Although Iraqi officials refused to disclose how and where they had obtained the document, Dr Ayad Allawi, a member of Iraq’s ruling seven-man Presidential Committee, said the document was genuine.
“We are uncovering evidence all the time of Saddam’s involvement with al-Qaeda,” he said. “But this is the most compelling piece of evidence that we have found so far.

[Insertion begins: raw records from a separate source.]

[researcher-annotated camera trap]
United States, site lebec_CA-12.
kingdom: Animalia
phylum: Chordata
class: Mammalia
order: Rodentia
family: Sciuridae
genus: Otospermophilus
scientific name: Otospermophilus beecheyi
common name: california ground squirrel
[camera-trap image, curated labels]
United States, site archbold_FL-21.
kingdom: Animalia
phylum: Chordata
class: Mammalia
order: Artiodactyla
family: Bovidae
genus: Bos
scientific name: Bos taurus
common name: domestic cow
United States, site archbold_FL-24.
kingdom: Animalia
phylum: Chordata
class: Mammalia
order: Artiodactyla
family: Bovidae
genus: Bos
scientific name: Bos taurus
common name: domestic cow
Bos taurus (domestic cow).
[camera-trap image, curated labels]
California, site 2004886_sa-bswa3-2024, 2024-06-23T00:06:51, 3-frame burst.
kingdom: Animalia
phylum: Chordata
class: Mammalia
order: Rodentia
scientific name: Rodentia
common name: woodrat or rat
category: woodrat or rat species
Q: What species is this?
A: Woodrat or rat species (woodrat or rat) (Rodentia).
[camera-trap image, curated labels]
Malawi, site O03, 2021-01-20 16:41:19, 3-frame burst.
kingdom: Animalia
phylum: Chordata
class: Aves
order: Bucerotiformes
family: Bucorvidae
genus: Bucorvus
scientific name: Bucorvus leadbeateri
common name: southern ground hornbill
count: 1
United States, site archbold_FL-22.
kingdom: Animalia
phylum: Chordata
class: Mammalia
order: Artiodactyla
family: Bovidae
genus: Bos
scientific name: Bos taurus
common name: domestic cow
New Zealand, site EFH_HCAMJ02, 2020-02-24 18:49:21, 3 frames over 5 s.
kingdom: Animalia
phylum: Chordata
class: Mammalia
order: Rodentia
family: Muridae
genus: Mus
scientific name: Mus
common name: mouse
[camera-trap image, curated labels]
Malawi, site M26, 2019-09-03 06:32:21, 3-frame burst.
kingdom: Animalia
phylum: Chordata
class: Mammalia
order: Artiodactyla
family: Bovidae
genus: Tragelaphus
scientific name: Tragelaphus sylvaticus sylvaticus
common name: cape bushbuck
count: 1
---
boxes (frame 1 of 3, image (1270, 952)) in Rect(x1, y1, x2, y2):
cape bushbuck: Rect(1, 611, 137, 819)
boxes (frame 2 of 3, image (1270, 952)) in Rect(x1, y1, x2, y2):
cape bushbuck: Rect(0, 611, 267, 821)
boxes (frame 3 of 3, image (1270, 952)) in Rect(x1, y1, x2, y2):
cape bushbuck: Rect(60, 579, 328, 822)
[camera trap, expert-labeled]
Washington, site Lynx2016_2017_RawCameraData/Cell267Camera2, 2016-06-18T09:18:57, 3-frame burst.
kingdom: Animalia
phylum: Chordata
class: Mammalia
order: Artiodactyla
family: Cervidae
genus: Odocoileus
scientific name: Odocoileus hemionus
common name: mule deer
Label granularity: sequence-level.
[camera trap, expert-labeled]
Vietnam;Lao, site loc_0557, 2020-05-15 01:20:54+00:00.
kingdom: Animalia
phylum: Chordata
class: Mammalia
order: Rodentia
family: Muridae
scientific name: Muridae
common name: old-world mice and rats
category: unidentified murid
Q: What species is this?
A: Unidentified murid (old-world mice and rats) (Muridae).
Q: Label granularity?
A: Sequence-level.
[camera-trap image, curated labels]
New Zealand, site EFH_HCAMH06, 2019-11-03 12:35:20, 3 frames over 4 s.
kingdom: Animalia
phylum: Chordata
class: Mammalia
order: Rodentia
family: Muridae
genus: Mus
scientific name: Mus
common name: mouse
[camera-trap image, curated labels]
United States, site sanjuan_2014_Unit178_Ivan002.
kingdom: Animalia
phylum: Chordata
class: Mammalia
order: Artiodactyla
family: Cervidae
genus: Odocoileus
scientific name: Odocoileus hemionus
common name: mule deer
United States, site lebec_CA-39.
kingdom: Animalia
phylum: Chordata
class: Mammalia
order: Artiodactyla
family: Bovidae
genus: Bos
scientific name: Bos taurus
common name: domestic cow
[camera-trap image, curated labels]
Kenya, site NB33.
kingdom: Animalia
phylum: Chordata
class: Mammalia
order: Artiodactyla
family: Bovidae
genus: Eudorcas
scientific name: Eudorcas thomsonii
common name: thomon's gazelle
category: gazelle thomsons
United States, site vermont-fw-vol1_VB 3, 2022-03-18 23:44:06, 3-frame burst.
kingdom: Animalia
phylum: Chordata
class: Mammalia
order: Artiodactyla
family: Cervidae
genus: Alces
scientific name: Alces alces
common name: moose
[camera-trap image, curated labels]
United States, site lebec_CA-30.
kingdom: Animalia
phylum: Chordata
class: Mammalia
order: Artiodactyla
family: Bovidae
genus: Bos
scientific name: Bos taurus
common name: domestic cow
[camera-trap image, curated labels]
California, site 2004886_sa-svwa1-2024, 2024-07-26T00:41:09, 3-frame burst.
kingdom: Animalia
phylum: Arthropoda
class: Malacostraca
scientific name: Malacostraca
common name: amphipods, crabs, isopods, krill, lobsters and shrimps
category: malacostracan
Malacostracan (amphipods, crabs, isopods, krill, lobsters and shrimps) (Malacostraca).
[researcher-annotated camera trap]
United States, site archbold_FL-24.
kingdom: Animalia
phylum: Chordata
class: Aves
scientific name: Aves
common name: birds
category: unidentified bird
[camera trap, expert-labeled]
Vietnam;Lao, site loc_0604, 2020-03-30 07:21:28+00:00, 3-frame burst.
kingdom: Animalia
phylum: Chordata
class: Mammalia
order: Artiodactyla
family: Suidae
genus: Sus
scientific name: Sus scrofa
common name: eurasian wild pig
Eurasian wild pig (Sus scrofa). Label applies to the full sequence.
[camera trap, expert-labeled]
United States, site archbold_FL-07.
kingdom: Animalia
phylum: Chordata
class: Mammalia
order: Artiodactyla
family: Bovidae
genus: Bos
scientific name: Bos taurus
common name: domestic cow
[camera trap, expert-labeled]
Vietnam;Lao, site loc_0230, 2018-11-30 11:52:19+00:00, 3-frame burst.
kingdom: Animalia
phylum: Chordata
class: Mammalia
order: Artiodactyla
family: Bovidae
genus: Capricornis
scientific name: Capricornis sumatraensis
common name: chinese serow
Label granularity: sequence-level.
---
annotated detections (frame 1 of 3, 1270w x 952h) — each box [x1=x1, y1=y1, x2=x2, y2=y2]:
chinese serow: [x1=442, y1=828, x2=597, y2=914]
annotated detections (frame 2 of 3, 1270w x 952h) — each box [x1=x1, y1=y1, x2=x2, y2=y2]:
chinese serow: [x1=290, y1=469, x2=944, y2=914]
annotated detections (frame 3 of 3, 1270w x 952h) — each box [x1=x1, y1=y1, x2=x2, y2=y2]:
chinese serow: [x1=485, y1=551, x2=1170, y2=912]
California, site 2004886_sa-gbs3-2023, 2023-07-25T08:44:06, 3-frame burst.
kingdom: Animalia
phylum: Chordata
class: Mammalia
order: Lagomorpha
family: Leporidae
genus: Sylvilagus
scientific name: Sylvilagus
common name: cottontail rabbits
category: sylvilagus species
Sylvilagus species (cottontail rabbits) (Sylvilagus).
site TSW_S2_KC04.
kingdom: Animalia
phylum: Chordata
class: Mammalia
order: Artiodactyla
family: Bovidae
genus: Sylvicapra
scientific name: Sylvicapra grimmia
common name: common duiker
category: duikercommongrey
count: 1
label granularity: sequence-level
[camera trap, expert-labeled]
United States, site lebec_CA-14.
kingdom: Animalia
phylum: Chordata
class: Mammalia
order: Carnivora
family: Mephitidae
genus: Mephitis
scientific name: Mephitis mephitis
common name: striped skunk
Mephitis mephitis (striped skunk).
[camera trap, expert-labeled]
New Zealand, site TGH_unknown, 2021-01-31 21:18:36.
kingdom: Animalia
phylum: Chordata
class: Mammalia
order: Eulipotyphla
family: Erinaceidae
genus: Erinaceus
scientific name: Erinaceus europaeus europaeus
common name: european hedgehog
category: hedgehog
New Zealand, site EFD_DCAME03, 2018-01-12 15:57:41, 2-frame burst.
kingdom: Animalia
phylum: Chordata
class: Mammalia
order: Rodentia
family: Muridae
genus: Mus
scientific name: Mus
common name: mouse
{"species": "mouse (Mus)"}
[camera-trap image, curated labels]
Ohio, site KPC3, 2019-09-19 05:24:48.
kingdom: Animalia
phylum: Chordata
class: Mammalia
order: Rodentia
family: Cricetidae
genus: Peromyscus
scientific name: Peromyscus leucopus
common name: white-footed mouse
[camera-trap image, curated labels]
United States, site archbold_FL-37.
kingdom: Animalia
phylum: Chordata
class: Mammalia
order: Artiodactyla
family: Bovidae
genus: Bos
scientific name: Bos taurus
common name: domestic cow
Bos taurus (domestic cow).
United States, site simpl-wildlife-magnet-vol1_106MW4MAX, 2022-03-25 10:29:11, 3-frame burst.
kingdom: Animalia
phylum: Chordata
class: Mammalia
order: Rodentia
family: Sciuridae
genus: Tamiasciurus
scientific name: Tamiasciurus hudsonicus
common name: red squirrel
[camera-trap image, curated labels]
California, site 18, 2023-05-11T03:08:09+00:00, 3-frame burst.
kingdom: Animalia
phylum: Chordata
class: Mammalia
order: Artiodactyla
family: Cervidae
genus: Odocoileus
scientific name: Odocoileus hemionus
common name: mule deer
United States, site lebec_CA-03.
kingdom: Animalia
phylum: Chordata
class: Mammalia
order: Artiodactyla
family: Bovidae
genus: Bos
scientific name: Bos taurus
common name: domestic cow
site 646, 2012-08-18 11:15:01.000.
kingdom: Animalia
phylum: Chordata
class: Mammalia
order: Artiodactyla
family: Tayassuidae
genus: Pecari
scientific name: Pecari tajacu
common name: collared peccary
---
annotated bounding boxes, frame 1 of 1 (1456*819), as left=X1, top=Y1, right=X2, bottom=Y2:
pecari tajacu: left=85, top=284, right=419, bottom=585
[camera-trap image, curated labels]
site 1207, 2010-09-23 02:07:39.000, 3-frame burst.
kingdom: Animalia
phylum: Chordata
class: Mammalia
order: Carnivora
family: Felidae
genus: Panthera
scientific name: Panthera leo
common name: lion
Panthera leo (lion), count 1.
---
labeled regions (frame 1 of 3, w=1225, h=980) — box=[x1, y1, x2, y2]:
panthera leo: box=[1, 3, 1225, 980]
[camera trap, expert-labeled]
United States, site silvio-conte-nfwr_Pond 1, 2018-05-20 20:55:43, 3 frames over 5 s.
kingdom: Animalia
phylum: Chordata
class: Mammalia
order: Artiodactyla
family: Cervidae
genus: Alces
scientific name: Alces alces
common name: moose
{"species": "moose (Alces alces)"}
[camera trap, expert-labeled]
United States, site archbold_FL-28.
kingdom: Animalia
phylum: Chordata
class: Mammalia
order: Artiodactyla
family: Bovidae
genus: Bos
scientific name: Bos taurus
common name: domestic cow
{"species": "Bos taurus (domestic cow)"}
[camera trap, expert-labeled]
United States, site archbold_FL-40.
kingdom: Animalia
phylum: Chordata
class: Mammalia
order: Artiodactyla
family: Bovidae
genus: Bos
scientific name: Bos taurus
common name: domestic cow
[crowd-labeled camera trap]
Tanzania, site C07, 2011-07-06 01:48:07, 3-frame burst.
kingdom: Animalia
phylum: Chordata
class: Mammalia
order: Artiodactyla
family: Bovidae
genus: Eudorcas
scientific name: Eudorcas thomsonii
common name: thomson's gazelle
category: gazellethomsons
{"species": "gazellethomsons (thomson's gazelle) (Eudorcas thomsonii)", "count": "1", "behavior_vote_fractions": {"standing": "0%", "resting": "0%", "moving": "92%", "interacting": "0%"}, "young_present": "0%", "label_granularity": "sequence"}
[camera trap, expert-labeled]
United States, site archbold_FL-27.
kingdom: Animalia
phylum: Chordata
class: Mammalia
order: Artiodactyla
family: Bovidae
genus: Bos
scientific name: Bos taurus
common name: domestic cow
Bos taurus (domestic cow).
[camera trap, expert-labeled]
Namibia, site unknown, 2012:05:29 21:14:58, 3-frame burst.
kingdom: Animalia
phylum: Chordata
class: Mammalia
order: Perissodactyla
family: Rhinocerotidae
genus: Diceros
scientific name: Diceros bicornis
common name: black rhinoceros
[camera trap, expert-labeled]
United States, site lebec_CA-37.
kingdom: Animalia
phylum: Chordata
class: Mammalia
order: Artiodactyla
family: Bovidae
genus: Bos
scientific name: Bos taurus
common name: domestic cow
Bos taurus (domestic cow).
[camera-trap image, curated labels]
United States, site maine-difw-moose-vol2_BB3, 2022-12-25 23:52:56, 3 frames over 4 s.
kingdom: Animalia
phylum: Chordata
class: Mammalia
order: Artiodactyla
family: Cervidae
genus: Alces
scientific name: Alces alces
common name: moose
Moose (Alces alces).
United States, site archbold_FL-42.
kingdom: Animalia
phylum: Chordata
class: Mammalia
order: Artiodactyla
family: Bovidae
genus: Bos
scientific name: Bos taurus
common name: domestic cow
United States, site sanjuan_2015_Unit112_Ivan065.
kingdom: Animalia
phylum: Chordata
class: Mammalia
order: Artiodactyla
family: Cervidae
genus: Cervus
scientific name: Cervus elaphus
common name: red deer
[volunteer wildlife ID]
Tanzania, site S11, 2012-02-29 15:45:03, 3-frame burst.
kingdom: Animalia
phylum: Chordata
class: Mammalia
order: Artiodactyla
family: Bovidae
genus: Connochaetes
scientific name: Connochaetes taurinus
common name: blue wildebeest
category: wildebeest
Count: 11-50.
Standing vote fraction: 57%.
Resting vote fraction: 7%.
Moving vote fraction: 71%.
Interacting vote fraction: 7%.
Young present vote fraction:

It shows that not only did Saddam have contacts with al-Qaeda, he had contact with those responsible for the September 11 attacks.”
All this is unproven at the present time, but it would certainly be premature of dismiss these reports out of hand, as the Left has done out of partisan motivation.
01 Jul 2006
Israeli newspaper Haretz reports that the Palestinian Authority will be sending a bill to the US taxpayer for $48 million dollars to pay for rebuilding a power plant in Gaza destroyed by the Israeli air force last Tuesday.
Israel bombed the power plant as a not-so-subtle hint that the Hamas-led Palestinian Authority should instruct its militiamen to release the kidnapped Israeli soldier, Corporal Gilad Shalit.
US taxpayers may reflect ruefully that we probably paid for the bombs and the Israeli Air Force planes too. You’ve got to think that there must be a some way to settle all this where we only pay one time.